Il rover Curiosity ha scoperto composti organici nel cratere Gale, sul fondale di un antico lago.

Una scoperta storica è stata appena realizzata da un team di studiosi della Nasa, sulla base dei una serie di campioni di suolo presi da Curiosity su Marte. Si tratta di molecole di carbonio, un componente fondamentale della vita e che sul pianeta rosso potrebbe essere stato presente in grandi quantità nel lontano passato. La scoperta, naturalmente, non rappresenta la prova definitiva riguardo l’esistenza di esseri viventi sul pianeta rosso. E’ possibile, infatti, che la sostanza sia stata trasportata su Marte da asteroidi o comete oppure rappresenti il frutto di una passata attività geotermale. In ogni caso non è la prima volta che vengono effettuati rinvenimenti del genere sul pianeta rosso. Era il 1976 quando la sonda Viking della Nasa rilevò tracce dei mattoni della vita, tra polveri e rocce. E mentre il sottosuolo mostra la presenza di componenti organici, nell’atmosfera del pianeta rosso sono state rilevate tracce di metano, un gas che rappresenta il frutto dell’attività biologica.

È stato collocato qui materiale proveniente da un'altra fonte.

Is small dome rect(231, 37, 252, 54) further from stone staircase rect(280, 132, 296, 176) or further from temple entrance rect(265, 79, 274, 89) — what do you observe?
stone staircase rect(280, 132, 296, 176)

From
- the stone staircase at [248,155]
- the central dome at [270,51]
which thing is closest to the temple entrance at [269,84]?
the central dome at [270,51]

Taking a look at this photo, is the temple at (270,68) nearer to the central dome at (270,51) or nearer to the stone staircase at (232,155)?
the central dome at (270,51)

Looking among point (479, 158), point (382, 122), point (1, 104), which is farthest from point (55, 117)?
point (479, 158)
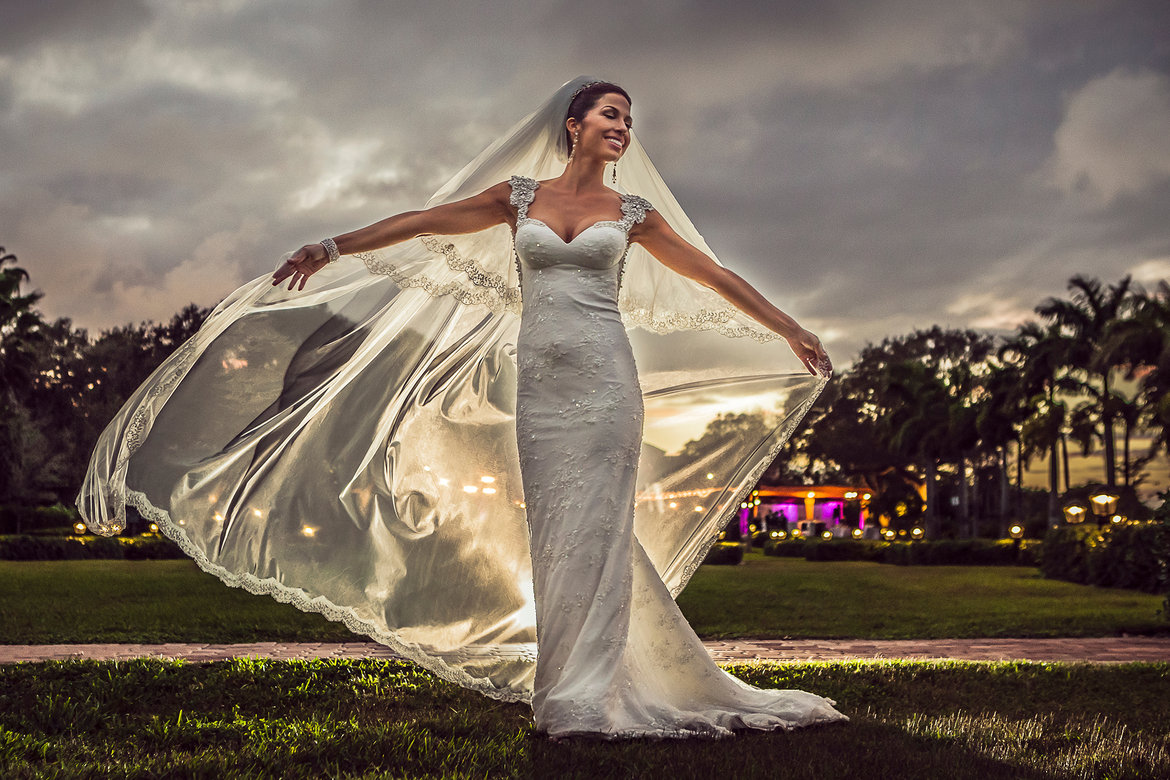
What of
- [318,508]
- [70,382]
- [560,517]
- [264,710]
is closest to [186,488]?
[318,508]

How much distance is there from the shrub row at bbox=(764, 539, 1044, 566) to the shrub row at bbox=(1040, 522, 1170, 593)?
19.3 ft

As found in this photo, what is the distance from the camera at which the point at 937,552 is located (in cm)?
3042

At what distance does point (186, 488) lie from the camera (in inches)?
218

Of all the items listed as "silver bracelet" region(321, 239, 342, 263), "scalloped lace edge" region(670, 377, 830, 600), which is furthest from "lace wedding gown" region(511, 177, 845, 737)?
"silver bracelet" region(321, 239, 342, 263)

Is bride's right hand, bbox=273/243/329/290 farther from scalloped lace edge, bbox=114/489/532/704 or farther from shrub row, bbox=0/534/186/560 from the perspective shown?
shrub row, bbox=0/534/186/560

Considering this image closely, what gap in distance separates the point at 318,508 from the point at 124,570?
1698 cm

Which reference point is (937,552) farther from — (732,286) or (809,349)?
(732,286)

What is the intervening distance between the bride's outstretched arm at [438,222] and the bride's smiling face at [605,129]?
0.48 metres

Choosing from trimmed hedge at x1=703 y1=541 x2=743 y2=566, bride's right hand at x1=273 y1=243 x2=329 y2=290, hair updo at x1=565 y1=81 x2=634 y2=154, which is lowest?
trimmed hedge at x1=703 y1=541 x2=743 y2=566

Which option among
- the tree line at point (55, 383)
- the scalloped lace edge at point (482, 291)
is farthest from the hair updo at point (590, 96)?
the tree line at point (55, 383)

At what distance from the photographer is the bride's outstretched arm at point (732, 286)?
5.22m

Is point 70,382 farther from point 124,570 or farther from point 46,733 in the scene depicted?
point 46,733

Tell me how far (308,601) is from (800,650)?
495 centimetres

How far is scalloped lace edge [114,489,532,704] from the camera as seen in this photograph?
17.5ft
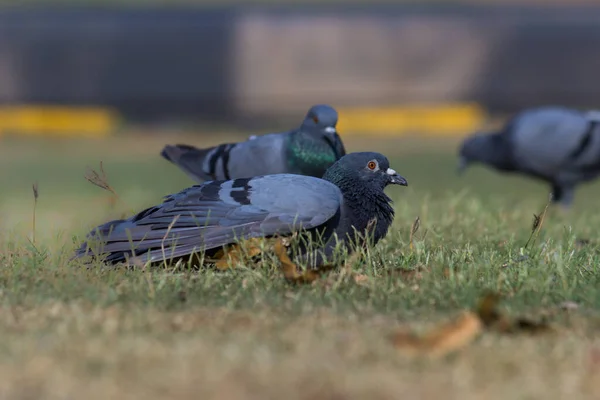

Insomma lo studio di Marte sta rivelando particolari davvero sorprendenti sul passato del pianeta rosso. Ma come sono state scoperte le nuove tracce di carbonio? Attraverso il trapano installato sul rover, è stato possibile effettuare un foro sulla superficie del cratere Gale, sui resti di un antico lago. Ad appena tre centimetri di profondità sono emerse tracce di composti del carbonio e dello zolfo, una sostanza che ha consentito alle molecole di resistere fino ai giorni.